--- Provided text ---

By Forrest W. Anderson
Do you work with management to develop a set of messages and then develop various media campaigns to get that message out? Do you then follow up with media analysis to determine whether those messages appeared in the coverage you generated?
If so, good for you! You are doing a lot of things right.
But before you send these messages out, do you test them to determine whether your target audiences understand them? Do you find out if your target audiences find them persuasive?
I am astounded by how infrequently we in PR test our messages. Our colleagues in advertising have been doing this for years. They do research to understand what is likely to encourage a customer to use the product they represent, develop a set of messages and then test those messages to see which work best. Sometimes they do this in the context of an entire advertisement.
The most frequent argument I get when I recommend testing messages is:
“We know what the message should be.”
However, I fear what these practitioners really know is what their internal or external client wants the message to be, or what they themselves think it should be. And unless the target audience is PR people working on this business, they almost certainly do not know what the message should be. They only think they know.
To find out whether you have the right message, you should consider the initial messages you develop as hypothetically being the most effective to encourage the target to act in a way that will help the organization achieve its goals.
Then you should test the message.

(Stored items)
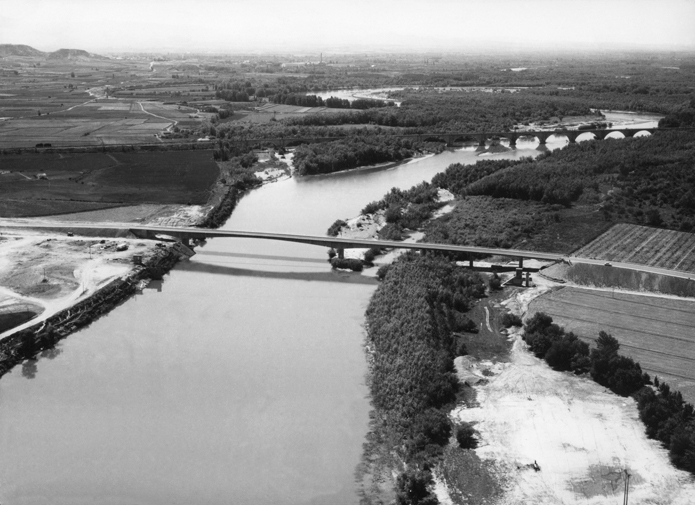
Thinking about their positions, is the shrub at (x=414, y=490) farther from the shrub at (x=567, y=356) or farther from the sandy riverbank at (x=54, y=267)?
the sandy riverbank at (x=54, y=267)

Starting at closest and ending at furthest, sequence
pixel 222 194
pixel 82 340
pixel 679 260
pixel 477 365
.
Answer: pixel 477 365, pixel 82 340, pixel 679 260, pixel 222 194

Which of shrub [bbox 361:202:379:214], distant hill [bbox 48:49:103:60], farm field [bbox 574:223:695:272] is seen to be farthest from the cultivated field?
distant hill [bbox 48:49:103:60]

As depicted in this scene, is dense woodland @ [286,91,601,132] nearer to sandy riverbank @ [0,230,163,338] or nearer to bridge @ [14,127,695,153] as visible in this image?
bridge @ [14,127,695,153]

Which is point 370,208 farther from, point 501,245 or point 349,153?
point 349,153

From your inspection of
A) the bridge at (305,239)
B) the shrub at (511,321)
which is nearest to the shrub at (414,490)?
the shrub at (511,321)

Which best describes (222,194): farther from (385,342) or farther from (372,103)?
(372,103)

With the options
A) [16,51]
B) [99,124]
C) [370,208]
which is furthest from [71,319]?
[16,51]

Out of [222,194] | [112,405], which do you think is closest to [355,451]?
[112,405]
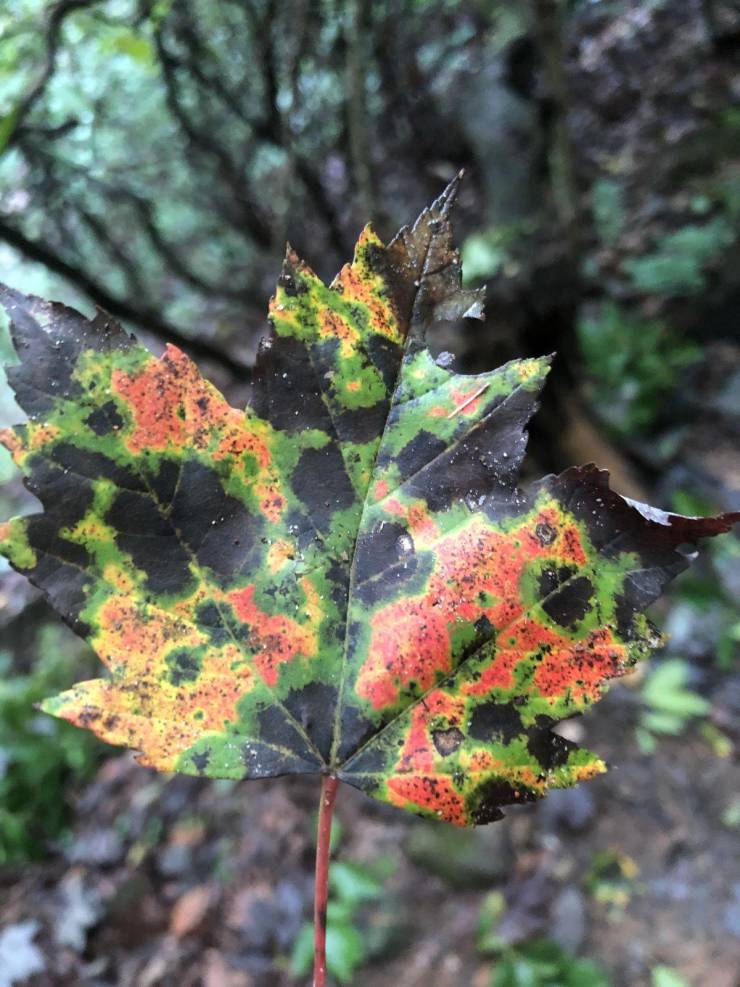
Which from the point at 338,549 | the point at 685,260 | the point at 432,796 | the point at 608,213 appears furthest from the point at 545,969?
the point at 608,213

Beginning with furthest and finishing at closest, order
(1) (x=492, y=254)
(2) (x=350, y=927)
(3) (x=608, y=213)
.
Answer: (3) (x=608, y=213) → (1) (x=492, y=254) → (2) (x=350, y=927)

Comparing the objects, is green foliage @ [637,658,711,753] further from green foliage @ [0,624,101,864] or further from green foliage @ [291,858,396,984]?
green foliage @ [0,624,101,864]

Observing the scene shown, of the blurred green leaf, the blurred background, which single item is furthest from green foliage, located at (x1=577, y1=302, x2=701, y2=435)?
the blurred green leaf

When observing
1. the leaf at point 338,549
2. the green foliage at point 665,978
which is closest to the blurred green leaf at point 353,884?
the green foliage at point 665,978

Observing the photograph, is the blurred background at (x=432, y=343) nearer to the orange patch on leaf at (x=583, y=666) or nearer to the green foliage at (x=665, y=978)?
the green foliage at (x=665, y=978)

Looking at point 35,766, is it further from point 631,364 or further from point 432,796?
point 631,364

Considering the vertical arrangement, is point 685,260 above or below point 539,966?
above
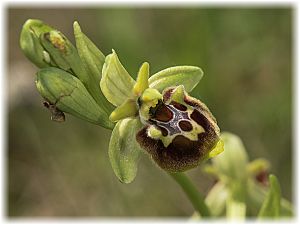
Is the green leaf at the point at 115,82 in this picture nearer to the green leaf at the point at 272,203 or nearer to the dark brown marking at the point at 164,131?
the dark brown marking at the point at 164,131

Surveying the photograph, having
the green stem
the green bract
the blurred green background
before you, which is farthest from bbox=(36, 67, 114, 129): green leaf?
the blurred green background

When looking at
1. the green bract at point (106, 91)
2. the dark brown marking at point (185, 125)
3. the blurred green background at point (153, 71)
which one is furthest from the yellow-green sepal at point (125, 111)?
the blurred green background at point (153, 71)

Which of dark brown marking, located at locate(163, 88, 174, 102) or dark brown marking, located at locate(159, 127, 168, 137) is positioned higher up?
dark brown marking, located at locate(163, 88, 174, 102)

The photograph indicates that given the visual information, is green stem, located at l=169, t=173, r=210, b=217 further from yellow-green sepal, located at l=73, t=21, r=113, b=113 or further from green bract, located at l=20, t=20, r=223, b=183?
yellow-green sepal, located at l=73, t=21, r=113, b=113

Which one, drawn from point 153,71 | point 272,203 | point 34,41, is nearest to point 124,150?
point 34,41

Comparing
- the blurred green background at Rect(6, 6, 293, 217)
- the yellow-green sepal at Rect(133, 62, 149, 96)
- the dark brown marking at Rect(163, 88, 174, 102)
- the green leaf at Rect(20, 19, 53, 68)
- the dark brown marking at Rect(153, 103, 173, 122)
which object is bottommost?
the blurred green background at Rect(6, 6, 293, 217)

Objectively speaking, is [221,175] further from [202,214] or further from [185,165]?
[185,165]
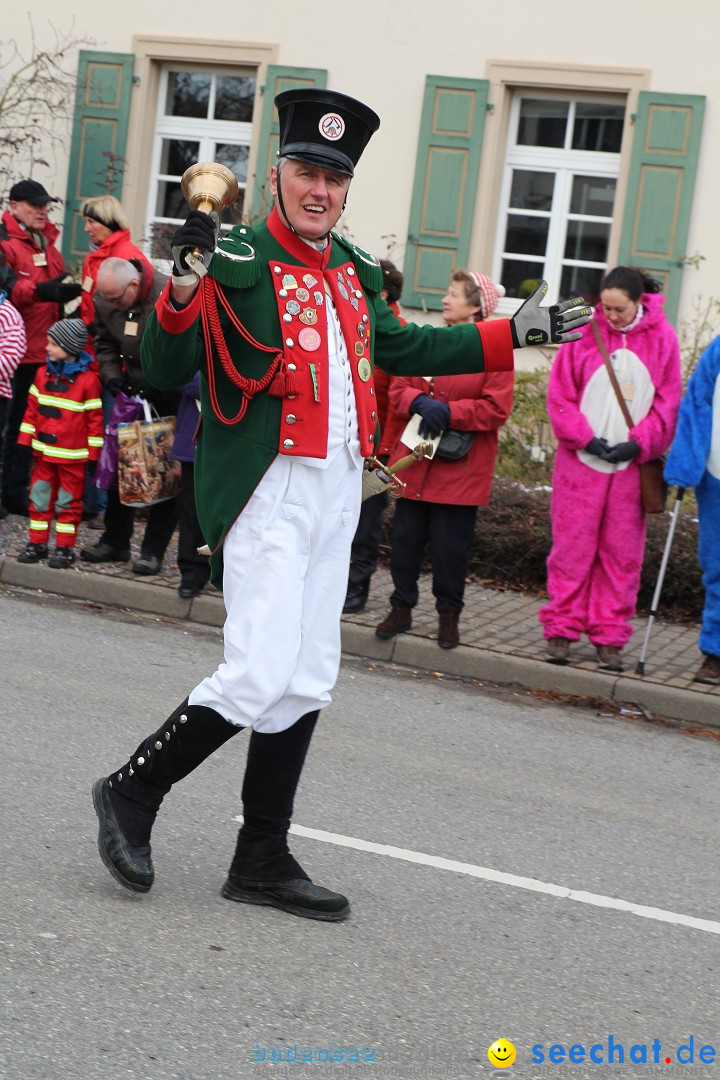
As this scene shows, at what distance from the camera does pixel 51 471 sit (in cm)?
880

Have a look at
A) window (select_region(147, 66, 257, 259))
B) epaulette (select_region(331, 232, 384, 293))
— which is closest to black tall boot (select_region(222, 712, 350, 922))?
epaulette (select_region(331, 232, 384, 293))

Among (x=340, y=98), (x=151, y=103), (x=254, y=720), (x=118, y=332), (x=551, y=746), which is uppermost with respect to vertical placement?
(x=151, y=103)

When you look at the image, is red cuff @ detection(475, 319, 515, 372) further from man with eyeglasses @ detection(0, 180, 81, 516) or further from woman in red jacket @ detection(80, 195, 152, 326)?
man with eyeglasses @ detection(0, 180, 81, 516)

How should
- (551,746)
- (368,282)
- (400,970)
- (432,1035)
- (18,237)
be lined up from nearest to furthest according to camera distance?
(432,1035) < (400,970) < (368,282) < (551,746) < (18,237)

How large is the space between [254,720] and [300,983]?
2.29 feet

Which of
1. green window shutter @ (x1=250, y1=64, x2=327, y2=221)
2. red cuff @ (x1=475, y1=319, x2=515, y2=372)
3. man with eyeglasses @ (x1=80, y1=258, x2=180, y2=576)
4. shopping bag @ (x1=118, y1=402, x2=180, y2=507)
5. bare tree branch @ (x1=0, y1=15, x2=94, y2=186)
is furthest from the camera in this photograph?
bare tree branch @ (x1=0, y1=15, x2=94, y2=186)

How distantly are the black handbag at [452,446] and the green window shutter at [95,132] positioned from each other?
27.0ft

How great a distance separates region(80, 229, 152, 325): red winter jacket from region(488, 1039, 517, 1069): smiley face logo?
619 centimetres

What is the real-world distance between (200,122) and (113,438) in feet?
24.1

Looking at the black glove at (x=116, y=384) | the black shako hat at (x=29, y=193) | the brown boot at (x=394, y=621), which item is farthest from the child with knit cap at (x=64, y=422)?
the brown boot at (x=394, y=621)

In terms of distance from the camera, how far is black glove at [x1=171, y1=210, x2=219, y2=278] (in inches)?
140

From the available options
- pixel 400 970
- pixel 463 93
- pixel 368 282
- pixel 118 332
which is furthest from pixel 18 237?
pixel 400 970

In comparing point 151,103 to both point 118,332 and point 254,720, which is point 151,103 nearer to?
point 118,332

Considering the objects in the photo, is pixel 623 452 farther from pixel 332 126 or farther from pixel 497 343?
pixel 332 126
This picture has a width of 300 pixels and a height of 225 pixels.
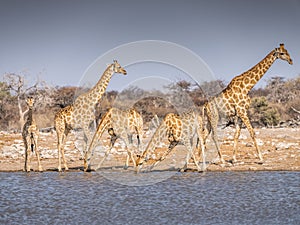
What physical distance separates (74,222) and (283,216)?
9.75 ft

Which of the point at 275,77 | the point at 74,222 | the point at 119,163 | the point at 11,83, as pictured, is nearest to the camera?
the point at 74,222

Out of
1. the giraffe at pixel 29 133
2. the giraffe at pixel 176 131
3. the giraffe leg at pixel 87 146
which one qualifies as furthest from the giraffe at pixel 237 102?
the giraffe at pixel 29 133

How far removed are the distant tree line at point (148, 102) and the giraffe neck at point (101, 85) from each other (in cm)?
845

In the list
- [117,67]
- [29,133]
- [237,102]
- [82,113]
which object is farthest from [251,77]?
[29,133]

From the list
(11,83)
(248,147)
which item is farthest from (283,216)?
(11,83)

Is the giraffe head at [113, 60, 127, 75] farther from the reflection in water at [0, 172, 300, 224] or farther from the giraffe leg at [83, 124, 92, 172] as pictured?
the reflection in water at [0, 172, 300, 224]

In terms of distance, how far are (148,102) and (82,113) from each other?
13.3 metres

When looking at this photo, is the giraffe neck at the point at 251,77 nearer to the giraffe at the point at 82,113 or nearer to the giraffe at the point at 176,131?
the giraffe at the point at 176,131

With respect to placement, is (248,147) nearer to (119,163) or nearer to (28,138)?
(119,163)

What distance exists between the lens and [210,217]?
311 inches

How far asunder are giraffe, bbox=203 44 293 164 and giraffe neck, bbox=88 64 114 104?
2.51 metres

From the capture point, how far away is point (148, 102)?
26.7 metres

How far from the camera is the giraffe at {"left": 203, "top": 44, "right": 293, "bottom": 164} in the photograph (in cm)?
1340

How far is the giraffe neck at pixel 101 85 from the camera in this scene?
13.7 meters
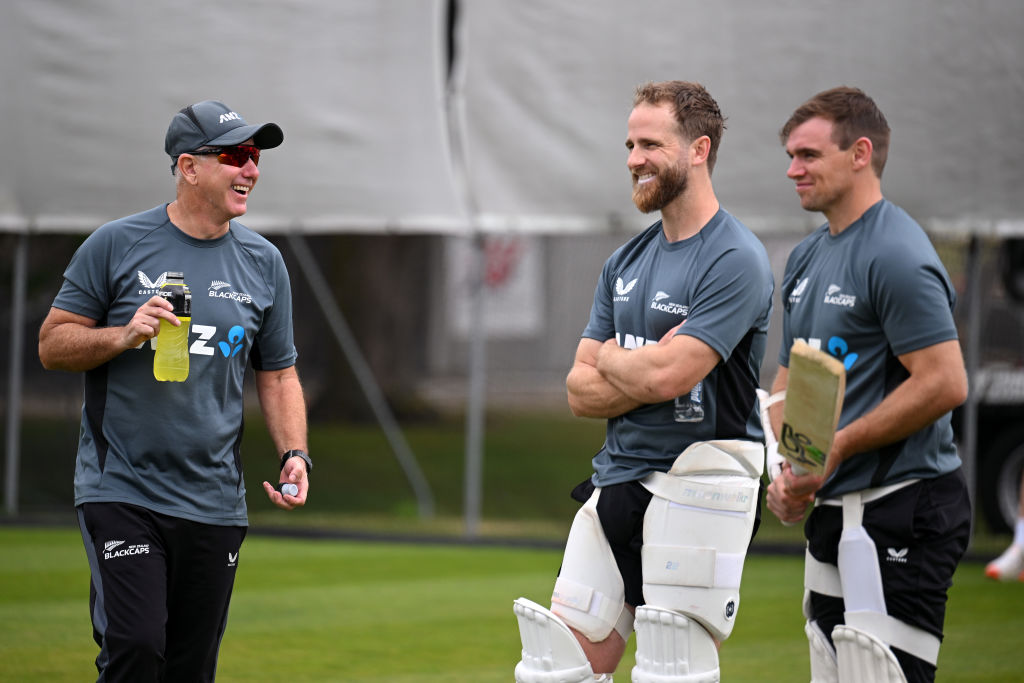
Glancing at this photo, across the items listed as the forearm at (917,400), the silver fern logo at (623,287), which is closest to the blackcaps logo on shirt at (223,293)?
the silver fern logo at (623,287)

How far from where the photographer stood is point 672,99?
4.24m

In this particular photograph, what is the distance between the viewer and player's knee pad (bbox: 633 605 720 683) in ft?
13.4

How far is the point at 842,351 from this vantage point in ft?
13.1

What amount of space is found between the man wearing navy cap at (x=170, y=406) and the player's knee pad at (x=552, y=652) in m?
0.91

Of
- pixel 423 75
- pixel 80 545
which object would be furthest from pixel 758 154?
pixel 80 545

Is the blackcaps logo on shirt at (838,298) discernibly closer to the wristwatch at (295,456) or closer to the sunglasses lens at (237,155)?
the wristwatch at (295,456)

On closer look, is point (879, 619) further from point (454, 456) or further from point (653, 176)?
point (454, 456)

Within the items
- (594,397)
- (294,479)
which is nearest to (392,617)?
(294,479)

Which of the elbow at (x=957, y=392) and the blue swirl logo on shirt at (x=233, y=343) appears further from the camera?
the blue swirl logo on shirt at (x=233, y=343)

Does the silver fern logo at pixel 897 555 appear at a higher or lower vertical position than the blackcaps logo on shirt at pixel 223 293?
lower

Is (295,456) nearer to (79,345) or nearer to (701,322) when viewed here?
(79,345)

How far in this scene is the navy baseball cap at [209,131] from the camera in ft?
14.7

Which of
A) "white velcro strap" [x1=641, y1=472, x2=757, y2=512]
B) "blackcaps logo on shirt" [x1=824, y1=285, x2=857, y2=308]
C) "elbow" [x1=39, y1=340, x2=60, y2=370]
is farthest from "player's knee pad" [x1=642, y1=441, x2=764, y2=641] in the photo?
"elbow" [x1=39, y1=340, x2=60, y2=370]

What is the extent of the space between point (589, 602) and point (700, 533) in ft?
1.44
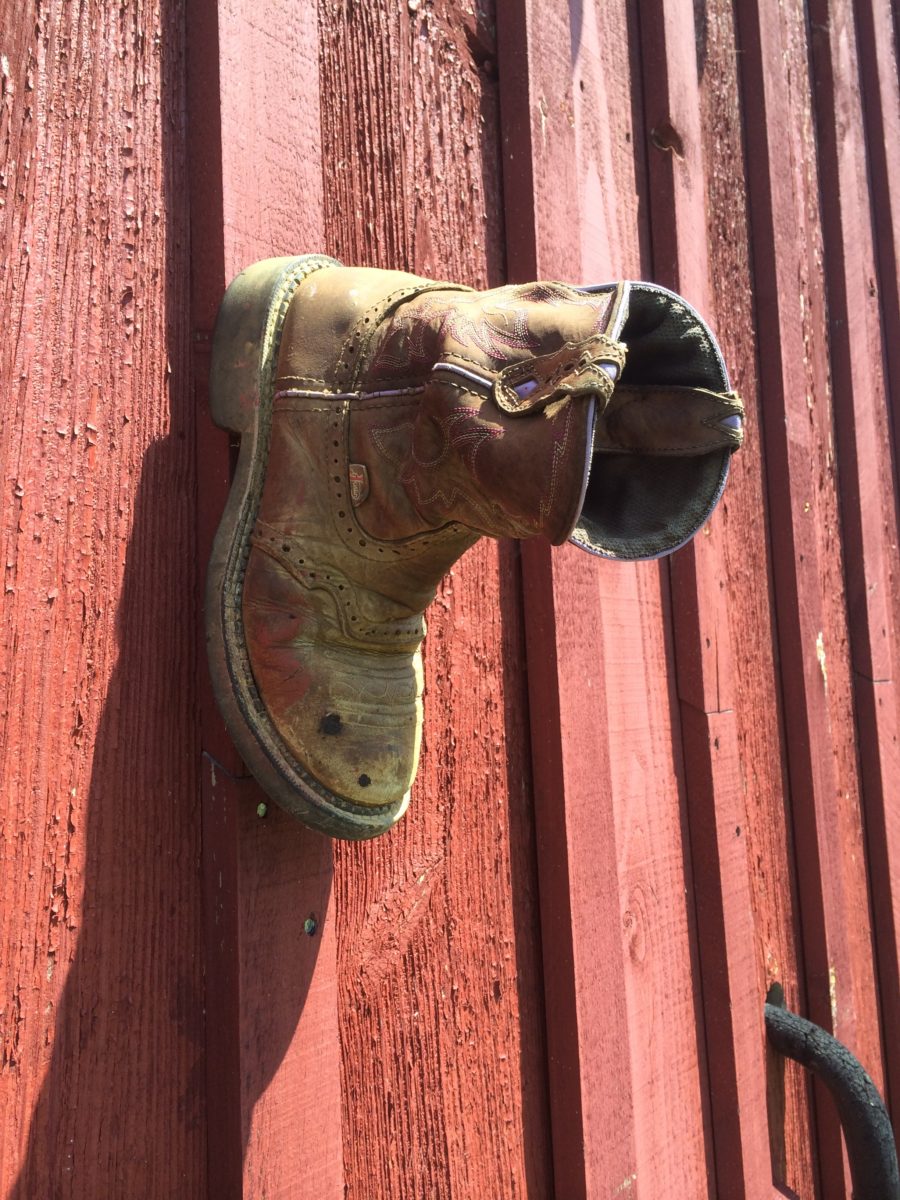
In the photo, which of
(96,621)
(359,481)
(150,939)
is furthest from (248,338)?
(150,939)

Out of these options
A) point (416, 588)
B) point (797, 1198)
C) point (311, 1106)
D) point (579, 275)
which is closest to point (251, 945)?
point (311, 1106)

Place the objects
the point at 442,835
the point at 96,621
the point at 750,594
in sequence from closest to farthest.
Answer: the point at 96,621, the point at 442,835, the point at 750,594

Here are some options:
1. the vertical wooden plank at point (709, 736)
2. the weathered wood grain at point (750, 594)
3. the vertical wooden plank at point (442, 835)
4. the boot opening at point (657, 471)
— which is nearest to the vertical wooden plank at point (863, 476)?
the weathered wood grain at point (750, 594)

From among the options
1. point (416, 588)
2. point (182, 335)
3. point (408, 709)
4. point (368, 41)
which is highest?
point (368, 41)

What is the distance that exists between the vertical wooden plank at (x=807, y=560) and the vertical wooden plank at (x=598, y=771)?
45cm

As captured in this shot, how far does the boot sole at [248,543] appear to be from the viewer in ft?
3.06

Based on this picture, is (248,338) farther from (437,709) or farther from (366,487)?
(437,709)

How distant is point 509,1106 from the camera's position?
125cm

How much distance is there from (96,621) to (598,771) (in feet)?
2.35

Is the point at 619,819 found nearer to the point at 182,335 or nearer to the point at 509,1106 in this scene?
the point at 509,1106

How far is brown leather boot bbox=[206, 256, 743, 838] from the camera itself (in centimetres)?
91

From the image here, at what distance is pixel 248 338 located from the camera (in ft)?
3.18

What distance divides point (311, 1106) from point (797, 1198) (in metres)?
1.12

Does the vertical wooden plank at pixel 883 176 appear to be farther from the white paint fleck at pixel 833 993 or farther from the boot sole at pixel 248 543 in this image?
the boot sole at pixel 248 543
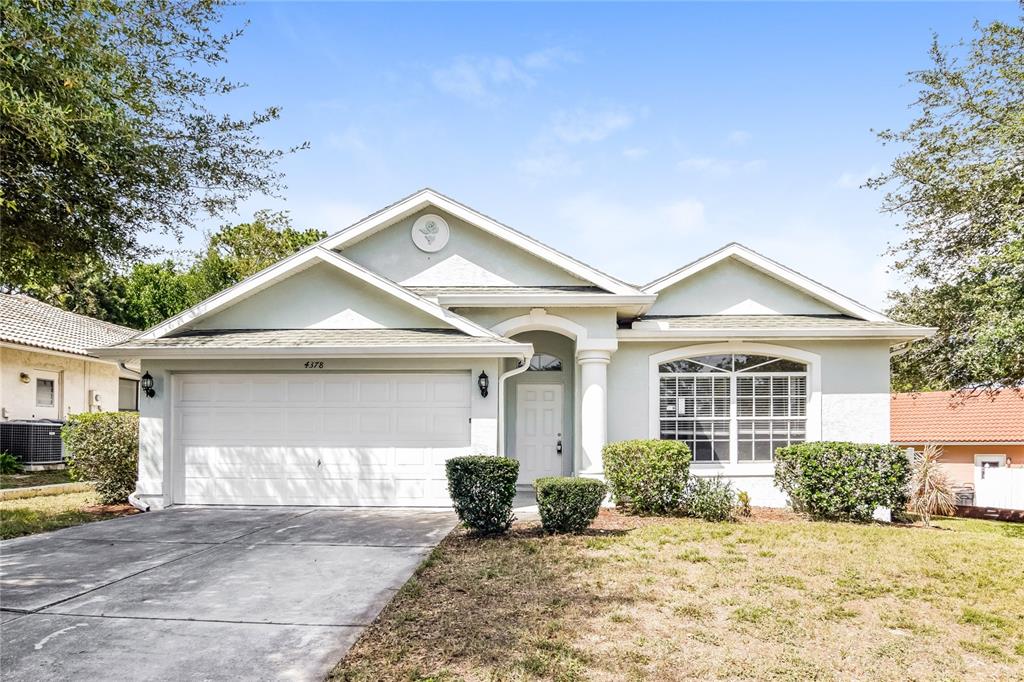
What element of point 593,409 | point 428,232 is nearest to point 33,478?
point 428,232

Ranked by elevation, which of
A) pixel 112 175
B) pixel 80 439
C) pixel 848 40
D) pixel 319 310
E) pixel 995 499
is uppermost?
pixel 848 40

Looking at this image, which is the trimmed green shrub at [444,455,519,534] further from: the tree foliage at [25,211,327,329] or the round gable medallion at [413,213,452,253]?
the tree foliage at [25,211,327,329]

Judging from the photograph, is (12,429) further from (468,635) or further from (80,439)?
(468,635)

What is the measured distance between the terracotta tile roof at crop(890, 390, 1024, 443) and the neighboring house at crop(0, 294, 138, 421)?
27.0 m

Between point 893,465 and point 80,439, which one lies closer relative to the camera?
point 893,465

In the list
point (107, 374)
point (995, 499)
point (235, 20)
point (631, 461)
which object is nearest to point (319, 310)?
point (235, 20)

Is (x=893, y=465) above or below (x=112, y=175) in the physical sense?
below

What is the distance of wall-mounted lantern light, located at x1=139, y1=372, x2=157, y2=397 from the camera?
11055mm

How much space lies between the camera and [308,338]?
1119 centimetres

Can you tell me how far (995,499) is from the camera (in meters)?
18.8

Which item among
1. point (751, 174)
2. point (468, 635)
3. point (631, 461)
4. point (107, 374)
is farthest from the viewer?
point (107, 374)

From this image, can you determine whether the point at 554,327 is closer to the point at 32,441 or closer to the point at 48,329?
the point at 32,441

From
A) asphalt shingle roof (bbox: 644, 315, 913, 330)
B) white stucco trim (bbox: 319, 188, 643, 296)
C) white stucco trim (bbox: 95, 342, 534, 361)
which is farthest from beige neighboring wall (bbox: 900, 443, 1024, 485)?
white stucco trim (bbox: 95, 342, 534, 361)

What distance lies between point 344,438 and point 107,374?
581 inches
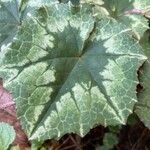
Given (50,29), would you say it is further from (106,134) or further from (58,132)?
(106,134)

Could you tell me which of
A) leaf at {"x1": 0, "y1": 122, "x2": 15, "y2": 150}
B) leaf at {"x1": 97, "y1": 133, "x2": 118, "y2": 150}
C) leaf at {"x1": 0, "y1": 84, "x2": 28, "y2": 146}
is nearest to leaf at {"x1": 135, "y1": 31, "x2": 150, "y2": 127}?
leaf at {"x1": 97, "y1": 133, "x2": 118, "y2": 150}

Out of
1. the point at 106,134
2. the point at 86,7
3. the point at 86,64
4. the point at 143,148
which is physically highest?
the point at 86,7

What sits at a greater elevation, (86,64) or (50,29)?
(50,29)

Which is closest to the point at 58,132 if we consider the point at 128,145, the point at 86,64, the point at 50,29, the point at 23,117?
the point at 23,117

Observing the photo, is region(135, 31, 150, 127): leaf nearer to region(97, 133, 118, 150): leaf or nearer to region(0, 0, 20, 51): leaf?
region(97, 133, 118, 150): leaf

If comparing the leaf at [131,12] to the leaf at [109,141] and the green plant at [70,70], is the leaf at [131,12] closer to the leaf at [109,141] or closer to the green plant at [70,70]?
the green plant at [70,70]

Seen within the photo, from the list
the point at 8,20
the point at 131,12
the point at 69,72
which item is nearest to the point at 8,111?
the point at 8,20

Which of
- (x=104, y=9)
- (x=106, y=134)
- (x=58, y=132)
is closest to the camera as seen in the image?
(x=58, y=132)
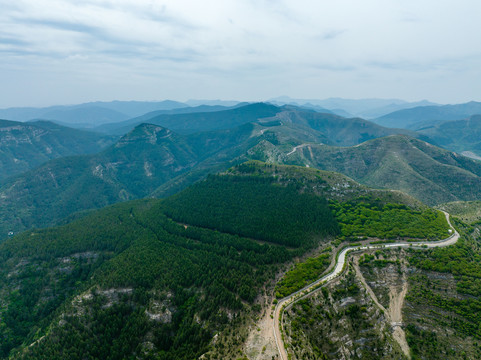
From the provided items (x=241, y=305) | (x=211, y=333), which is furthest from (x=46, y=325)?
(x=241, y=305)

--- Set tasks ---
a) Copy out every sentence in the message-testing article that ends in a question mark.
b) Reproduce the message-testing article between "However, I fear" and "achieve its goals.", inclusive, with "practitioners" renamed to "professionals".

--- Worked solutions ---
a)
Do you work with management to develop a set of messages and then develop various media campaigns to get that message out?
Do you then follow up with media analysis to determine whether those messages appeared in the coverage you generated?
But before you send these messages out, do you test them to determine whether your target audiences understand them?
Do you find out if your target audiences find them persuasive?

b)
However, I fear what these professionals really know is what their internal or external client wants the message to be, or what they themselves think it should be. And unless the target audience is PR people working on this business, they almost certainly do not know what the message should be. They only think they know.
To find out whether you have the right message, you should consider the initial messages you develop as hypothetically being the most effective to encourage the target to act in a way that will help the organization achieve its goals.